Enquanto os pais de Titi comemoram a “justiça” alcançada, após a morte do adolescente Pedro, sua família cobra providências e protestou em frente à escola Bandeirantes, pedindo por justiça. Um tio do jovem se manifestou por meio da sua rede social: “que conduta o colégio tomará para evitar que outros nos deixem de forma tão trágica? Como um colégio de ricos, feito para ricos e por ricos aborda a situação do bullying? Ele só queria poder dançar livremente. Quantos outros se calarão, talvez para sempre, frente à crueldade da homofobia e do desrespeito de classes”, questionou, ao relatar que o colégio tratava com descaso as ofensas sofridas pelo sobrinho.

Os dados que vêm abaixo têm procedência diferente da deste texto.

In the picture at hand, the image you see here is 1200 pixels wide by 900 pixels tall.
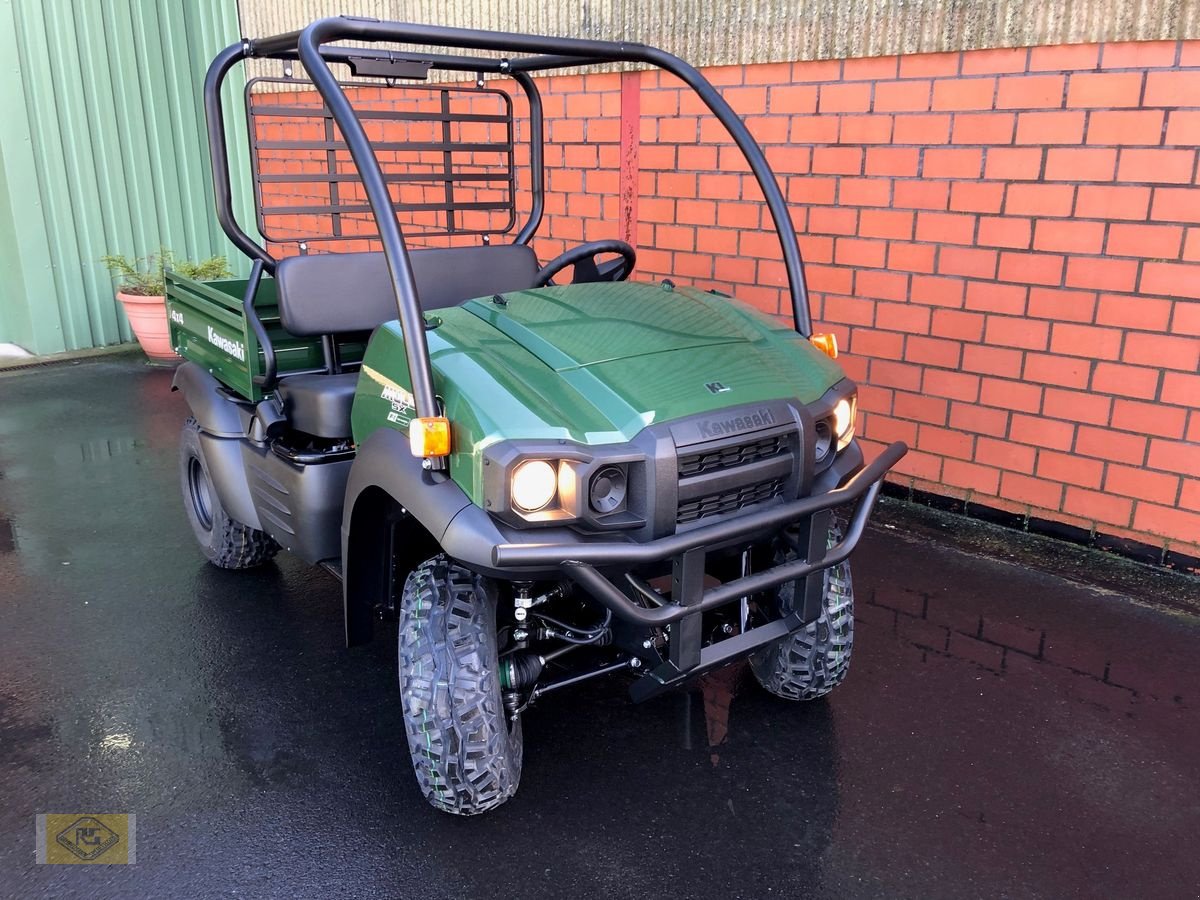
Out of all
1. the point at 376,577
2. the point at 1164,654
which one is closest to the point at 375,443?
the point at 376,577

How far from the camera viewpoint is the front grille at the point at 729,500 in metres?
2.26

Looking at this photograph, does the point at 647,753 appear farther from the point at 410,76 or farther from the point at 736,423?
the point at 410,76

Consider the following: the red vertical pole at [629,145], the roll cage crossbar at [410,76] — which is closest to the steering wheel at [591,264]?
the roll cage crossbar at [410,76]

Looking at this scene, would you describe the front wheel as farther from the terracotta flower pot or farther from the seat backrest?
the terracotta flower pot

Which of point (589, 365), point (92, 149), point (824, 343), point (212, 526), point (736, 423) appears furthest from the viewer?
point (92, 149)

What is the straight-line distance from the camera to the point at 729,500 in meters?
2.32

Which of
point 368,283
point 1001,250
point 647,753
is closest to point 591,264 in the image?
point 368,283

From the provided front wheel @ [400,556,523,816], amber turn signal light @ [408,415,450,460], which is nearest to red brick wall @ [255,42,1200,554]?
front wheel @ [400,556,523,816]

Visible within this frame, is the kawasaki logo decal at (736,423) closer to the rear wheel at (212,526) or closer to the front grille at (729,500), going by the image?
the front grille at (729,500)

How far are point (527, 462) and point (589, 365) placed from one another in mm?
375

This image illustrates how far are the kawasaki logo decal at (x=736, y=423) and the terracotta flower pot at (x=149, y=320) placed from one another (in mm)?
6194

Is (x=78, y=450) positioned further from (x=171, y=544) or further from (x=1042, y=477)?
(x=1042, y=477)

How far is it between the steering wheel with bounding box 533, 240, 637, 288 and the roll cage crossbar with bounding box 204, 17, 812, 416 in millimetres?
364

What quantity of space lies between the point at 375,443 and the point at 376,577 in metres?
0.48
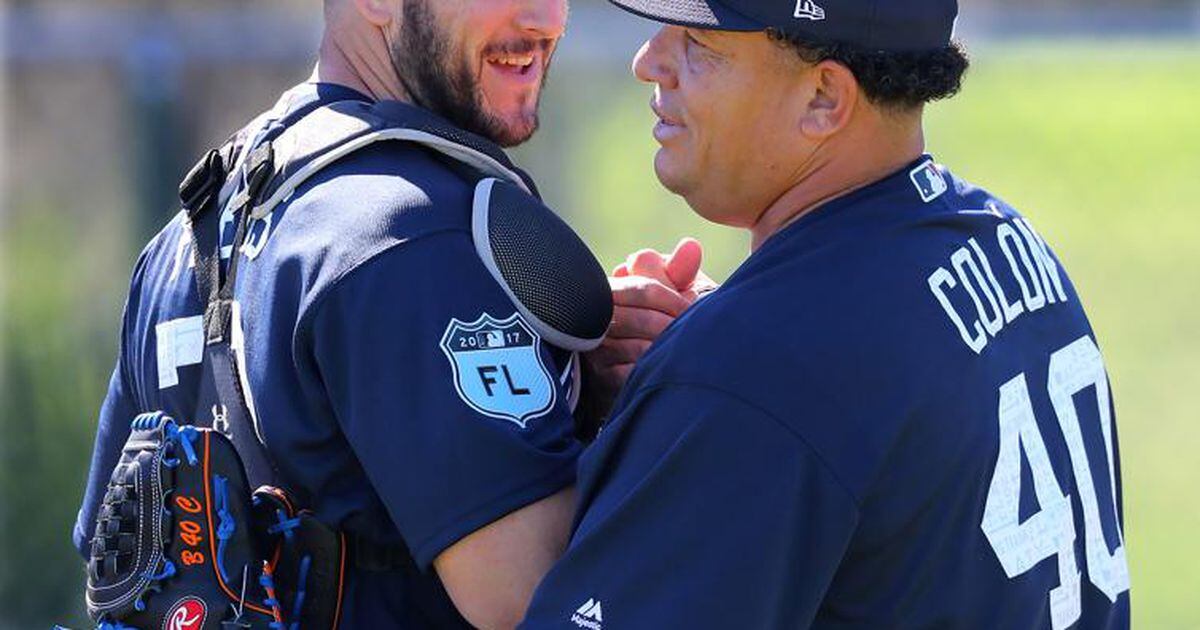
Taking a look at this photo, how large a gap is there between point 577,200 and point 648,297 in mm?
3567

Como se não bastasse toda a escrotidão desse caso, em matéria publicada no último dia 28 de agosto, no Portal Metrópolis, foi noticiado que “o Colégio Bandeirantes, na zona sul de São Paulo, avalia cancelar a parceria com a Ismart, ONG para bolsistas que faz a ponte entre adolescentes de baixa renda e unidades de ensino de elite”. É isso mesmo! Como resposta a uma prática criminosa, a instituição, além de não procurar identificar e responsabilizar os perseguidores de uma vítima morta ainda cogita erradicar a parceria que possibilita a poucos jovens pobres terem acesso a um sistema de ensino em tese “qualificado” que somente seria acessado por ricos e brancos; trocando em miúdos, estão culpando as maiores vítimas dessa história, sim, no plural, porque esta realidade está longe de ser apenas de Pedro.
O paralelo entre essas duas situações foi traçado apenas para ressaltar que enquanto o casal global possui dinheiro e influência para lutar pela defesa dos direitos da filha, uma realidade que, sejamos francos, está longe de ser vivenciada pela maioria das famílias que veem seus filhos serem vitimados pelo racismo, outros tantos, assim como os familiares de Pedro são obrigados a sofrerem também pela ausência de justiça frente aos crimes cometidos contra seus filhos.
Como o racismo não escolhe lugar para acontecer, foi numa escola da rede pública municipal de Maceió, em março deste ano, que a pequena Israelle, de 8 anos, também se tornou vítima de racismo ao receber ofensas dos colegas referentes à sua aparência. Nesse caso, em resposta aos xingamentos, a criança leu uma carta em voz alta na sala e aula, na qual afirmava sentir orgulho de seu cabelo crespo, cor de pele e formato do nariz.
Enfim, citar casos e mais casos de racismo infelizmente não é uma tarefa desafiadora, já que são inúmeros. O grande desafio nesse sentido é avançar para além dos debates, deixando de lado a hipocrisia de uma sociedade que em sua Constituição defende direitos que estão longe de serem acessados por todos. Afinal, quantos Pedros ainda perderão suas vidas para criminosos que não se sentem desconfortáveis em desrespeitar seres humanos? Que a morte do jovem seja um alerta para as instituições que tratam com descaso a existência do racismo em suas dependências apenas para não desagradar seus “clientes de elite” finalmente façam algo de concreto sobre estas situações; que pais e mães não tenha que criar seus filhos para se defenderem do racismo, mas sim terem a certeza de que não serão atacados, porque não haverá mais impunidade. É preciso mais que conscientização, é necessário penalização! não podemos aceitar a normalização de um crime, e que a lei sirva para quem puder pagar.